Expanding the gas system also has a big negative impact on Maine families and businesses, who are expected to pay for new expansions on top of paying for the existing expensive pipeline infrastructure managed by gas utilities in their energy bills.
This bill would:
- Remove taxpayer-funded subsidies and incentives for gas system expansion,
- Put reasonable limits on gas utilities incurring and passing along expenses to customers,
- Launch studies to look into health impacts of indoor fossil fuel use, alternatives like neighborhood geothermal networks, and how gas utilities can operate to protect ratepayers and be consistent with Maine’s climate goals.
Maine Trails Bond (LD 1156)
LD 1156 would establish the first-ever Maine Trails Bond, providing $30 million for the design, construction, and maintenance of trails, prioritizing accessibility and sustainable design standards. Maine’s trails are economic drivers, community connectors, and improve our quality of life, but they’re in desperate need of additional funding to meet demand.
Currently, Maine invests almost no funding in our trails, despite being a huge part of our outdoor recreation economy.
Trail organizations and towns need this funding now: to support maintenance of existing trails, many of which need massive repairs from recent flooding, and to design and construct new trails given record levels of use of trails statewide.
Industrial Rockweed Harvesting (LD 2003) – defeated!
LD 2003 would have allowed unlimited industrial harvesting of rockweed along the intertidal zone.
Rockweed is a keystone species: more than a hundred species of animals use rockweed forest habitat. It also is a carbon sink, storing eight times as much carbon as eel grass, which Maine does not allow the harvest of.

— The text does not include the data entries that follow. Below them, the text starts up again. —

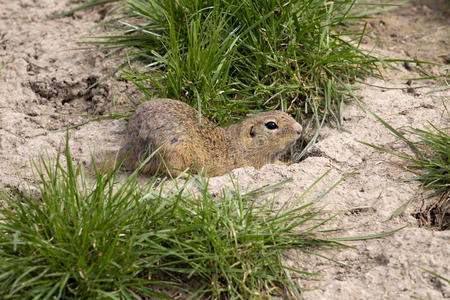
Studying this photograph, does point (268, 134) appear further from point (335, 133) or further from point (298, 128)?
point (335, 133)

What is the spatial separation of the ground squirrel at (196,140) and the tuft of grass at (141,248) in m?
0.65

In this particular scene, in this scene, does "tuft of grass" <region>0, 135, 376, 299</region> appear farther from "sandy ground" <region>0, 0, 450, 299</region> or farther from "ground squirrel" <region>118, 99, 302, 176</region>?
"ground squirrel" <region>118, 99, 302, 176</region>

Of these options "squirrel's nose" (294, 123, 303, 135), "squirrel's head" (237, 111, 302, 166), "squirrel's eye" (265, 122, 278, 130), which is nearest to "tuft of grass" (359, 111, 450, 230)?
"squirrel's nose" (294, 123, 303, 135)

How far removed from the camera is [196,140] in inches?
165

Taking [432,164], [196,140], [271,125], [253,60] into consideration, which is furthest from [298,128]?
[432,164]

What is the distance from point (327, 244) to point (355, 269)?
0.75ft

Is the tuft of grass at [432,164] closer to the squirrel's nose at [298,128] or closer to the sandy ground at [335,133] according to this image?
the sandy ground at [335,133]

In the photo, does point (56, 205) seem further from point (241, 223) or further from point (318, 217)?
point (318, 217)

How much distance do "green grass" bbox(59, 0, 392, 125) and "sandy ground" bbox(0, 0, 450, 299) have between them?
309 mm

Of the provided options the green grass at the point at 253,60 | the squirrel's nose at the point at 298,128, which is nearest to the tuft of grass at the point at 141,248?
the squirrel's nose at the point at 298,128

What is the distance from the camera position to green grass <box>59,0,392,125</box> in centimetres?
445

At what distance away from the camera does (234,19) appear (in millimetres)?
4762

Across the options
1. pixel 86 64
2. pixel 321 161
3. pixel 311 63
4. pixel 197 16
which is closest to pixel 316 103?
pixel 311 63

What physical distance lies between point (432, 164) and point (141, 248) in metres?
2.20
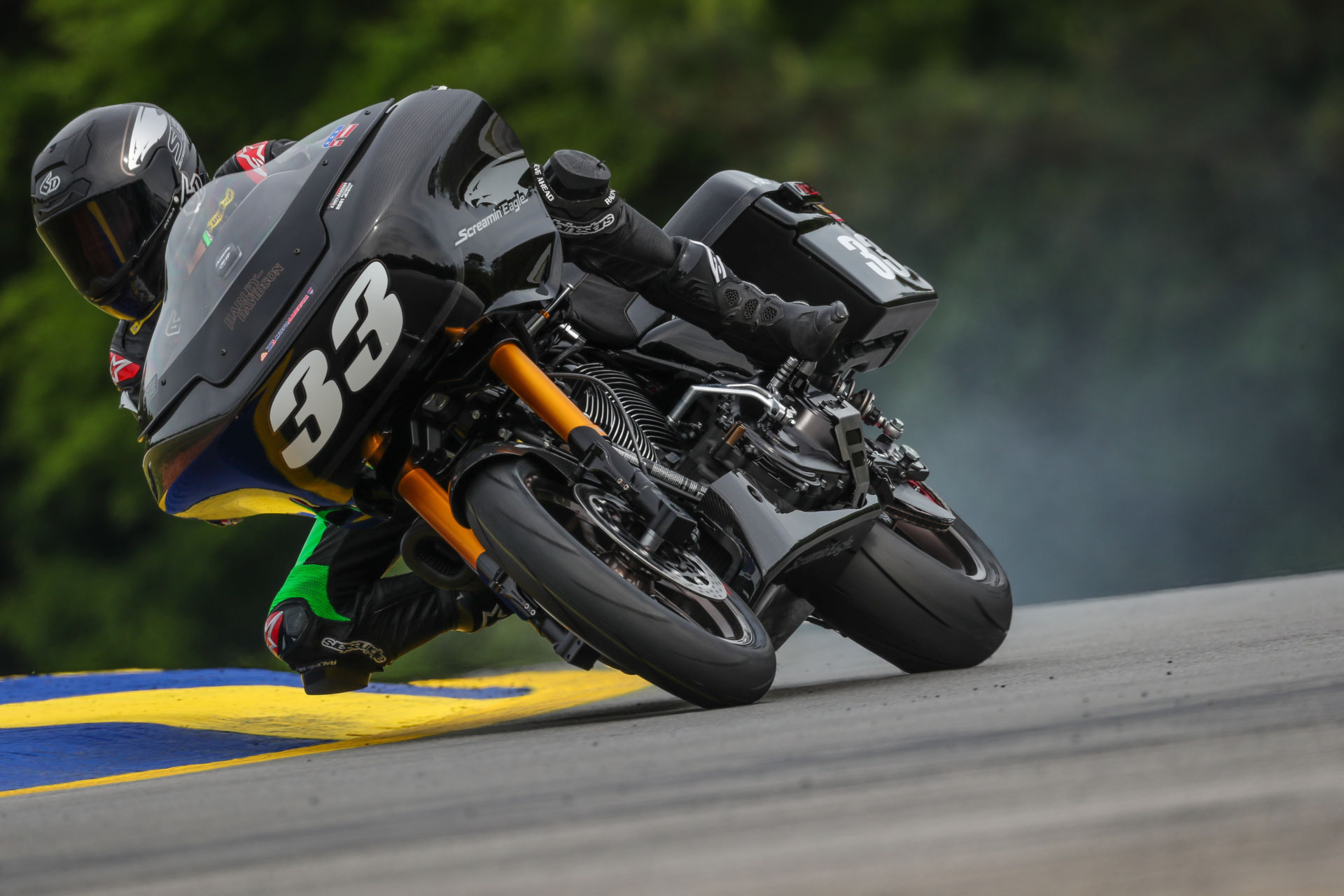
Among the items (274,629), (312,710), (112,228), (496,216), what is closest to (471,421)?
(496,216)

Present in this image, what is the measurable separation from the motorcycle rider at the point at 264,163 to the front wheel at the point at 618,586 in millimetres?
566

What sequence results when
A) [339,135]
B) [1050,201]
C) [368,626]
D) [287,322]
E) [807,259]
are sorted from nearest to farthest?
[287,322] → [339,135] → [368,626] → [807,259] → [1050,201]

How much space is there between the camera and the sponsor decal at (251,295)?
8.02 ft

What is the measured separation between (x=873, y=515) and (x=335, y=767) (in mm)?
1201

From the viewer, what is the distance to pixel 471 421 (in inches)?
101

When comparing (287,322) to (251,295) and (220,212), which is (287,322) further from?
(220,212)

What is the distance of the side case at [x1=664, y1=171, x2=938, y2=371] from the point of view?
10.7ft

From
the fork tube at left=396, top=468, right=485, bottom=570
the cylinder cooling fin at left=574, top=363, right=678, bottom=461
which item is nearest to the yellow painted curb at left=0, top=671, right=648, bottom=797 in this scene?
the fork tube at left=396, top=468, right=485, bottom=570

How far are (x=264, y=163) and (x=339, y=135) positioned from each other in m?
0.27

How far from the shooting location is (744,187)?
3365mm

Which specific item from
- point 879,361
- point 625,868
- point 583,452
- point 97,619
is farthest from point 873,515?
point 97,619

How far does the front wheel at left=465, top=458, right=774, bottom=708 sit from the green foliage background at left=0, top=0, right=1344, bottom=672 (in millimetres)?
4215

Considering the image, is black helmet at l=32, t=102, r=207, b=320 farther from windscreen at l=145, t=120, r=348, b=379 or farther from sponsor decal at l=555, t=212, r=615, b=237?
sponsor decal at l=555, t=212, r=615, b=237

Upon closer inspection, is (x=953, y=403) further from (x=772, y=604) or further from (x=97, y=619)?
(x=97, y=619)
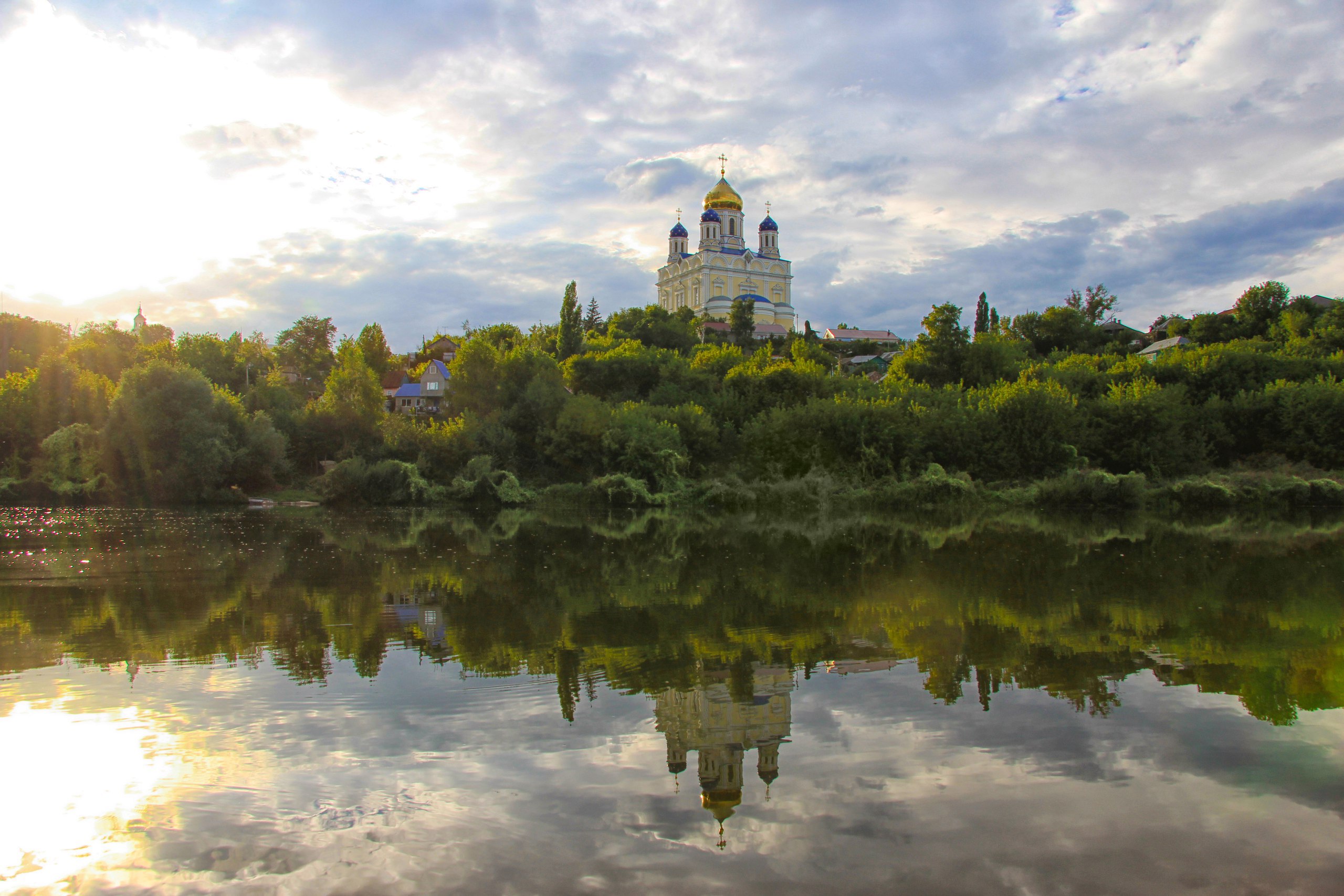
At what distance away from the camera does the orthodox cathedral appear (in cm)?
10081

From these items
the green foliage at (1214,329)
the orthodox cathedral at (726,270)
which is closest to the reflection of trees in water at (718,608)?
the green foliage at (1214,329)

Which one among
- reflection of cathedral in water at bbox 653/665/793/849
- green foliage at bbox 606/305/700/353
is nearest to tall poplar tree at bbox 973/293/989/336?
green foliage at bbox 606/305/700/353

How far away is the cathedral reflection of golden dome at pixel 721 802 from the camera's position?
4613mm

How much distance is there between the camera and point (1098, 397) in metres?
37.9

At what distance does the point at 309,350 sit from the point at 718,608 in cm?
8207

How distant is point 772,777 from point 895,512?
2569 centimetres

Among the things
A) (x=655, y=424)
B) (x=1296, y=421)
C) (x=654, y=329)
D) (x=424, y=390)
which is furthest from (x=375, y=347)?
(x=1296, y=421)

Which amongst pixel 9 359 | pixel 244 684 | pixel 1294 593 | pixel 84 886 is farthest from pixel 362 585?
pixel 9 359

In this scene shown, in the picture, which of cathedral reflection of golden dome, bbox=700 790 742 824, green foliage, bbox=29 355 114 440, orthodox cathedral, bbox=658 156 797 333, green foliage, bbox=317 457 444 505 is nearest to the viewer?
cathedral reflection of golden dome, bbox=700 790 742 824

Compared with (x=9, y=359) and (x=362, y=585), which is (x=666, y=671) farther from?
(x=9, y=359)

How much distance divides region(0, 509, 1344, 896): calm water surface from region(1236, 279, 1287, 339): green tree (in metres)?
56.5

Industrial rockweed harvesters remove large quantities of rockweed for animal feed, chemicals, and fertilizer. They want to be able to do this harvesting without landowner permission, even from conservation lands that land trusts purchase expressly to protect rockweed beds.
UPDATE: This bill, that would have allowed for that unlimited harvesting, was pulled by bill sponsor Senator Troy Jackson, and is being recommended out of committee as “Ought Not To Pass.” An early victory!
Tribal Sovereignty (LD 2007)
LD 2007 will restore the rights of Wabanaki tribes to self-govern and self-determination. The tribes in Maine have been advocating for sovereignty for years, building a movement and coalition of allies that rivals any in the nation in terms of diversity, strength, and commitment.
The tribes in Maine are the ONLY federally recognized tribes in the nation that are not sovereign, treated more like municipalities than sovereign nations, and therefore do not have the ability to regulate and oversee their lands, community, and culture independently from the state. This prevents the tribes from establishing their own environmental regulations and accessing federal funding and programs designed for tribal entities.
Final language for this bill is still under discussion as negotiations continue between the tribes and legislators to ensure a two-thirds majority to pass this bill.
Reusable Packaging (LD 2091)
LD 2091 will amend an existing law to allow businesses to provide food in reusable containers and receive them back for sanitizing and reuse – something they’re currently not able to do.
This bill was filed after a local business owner asked the state for permission to use reusable packaging for her local meal kit service called Farm & Fish but was told the current laws would not allow it. Our local businesses in Maine would like to do their part to reduce and reuse, and we should let them!
To tackle the plastic pollution crisis, we not only need to find solutions to clean up the mess we’ve made, we also need to turn off the tap. Reuse policies like this one allow us to do that and reduce the amount of waste entering our environment in the first place.